▸ Given records
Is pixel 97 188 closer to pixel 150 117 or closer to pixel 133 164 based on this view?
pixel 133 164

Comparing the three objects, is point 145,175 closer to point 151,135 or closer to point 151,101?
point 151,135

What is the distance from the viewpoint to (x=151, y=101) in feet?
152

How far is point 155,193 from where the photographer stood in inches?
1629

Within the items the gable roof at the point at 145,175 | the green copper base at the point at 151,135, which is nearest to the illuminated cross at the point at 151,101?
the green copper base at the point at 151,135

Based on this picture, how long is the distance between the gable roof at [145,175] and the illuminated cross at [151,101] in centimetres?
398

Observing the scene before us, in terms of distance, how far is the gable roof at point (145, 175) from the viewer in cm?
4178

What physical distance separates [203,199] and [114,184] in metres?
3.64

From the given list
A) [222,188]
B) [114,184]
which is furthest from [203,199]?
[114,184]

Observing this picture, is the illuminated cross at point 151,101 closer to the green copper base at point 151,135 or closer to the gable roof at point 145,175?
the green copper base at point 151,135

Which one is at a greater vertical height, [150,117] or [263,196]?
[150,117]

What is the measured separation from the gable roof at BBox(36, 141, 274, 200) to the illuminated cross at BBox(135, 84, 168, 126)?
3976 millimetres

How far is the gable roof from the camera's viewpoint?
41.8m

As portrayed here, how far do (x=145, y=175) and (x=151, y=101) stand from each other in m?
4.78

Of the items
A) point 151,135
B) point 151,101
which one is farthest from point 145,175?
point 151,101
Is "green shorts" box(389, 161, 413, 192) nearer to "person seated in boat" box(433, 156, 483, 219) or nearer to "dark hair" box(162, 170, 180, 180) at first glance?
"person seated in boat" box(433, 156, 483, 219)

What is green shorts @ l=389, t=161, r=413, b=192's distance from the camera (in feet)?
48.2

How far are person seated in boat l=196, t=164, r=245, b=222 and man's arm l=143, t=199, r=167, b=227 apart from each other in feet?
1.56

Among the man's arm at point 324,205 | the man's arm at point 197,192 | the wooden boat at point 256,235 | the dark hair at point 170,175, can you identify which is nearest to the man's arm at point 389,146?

▸ What to do
Print nothing but the lines from the line with "Comparing the three" to the last line of the records above. Both of those lines count.

▸ Final answer
Comparing the three objects, is point 145,175 closer to point 151,135 or closer to point 151,101?
point 151,135

What is the distance from the viewpoint to (x=151, y=101) in feet?
152

How far is point 155,193 from where the photographer stood in inches?
1629

Within the items the gable roof at the point at 145,175 | the green copper base at the point at 151,135, which is nearest to the illuminated cross at the point at 151,101?
the green copper base at the point at 151,135

Based on this picture, how long is the distance between the gable roof at [145,175] and the illuminated cross at [151,101] in centimetres?
398

Observing the scene before us, in terms of distance, how far is the gable roof at point (145, 175) from the viewer in cm?
4178

What physical distance separates [203,199] and [114,184] in metres?
3.64

From the given list
A) [222,188]
B) [114,184]
which is furthest from [203,199]?
[114,184]

Observing this picture, is the illuminated cross at point 151,101 closer to the green copper base at point 151,135 or closer to the gable roof at point 145,175?
the green copper base at point 151,135

Which one is at a greater vertical height, [150,117] or [263,196]?
[150,117]

What is the measured separation from the gable roof at BBox(36, 141, 274, 200) to the illuminated cross at BBox(135, 84, 168, 126)?
3976 millimetres

How far is the gable roof from the camera's viewpoint?
41.8m

As portrayed here, how far do (x=145, y=175) and (x=151, y=101) stand from each other in m?
4.78

Of the items
A) point 151,135
B) point 151,101
which one is farthest from point 145,175?
point 151,101
Is "green shorts" box(389, 161, 413, 192) nearer to "person seated in boat" box(433, 156, 483, 219) or nearer to "dark hair" box(162, 170, 180, 180) at first glance?
"person seated in boat" box(433, 156, 483, 219)

What is green shorts @ l=389, t=161, r=413, b=192's distance from the camera (in feet)?
48.2

How far are person seated in boat l=196, t=164, r=245, b=222 and man's arm l=143, t=199, r=167, b=227 apart from each other in feet?
1.56

Among the man's arm at point 324,205 | the man's arm at point 197,192 | the wooden boat at point 256,235 | the dark hair at point 170,175, can you identify which is nearest to the man's arm at point 389,146?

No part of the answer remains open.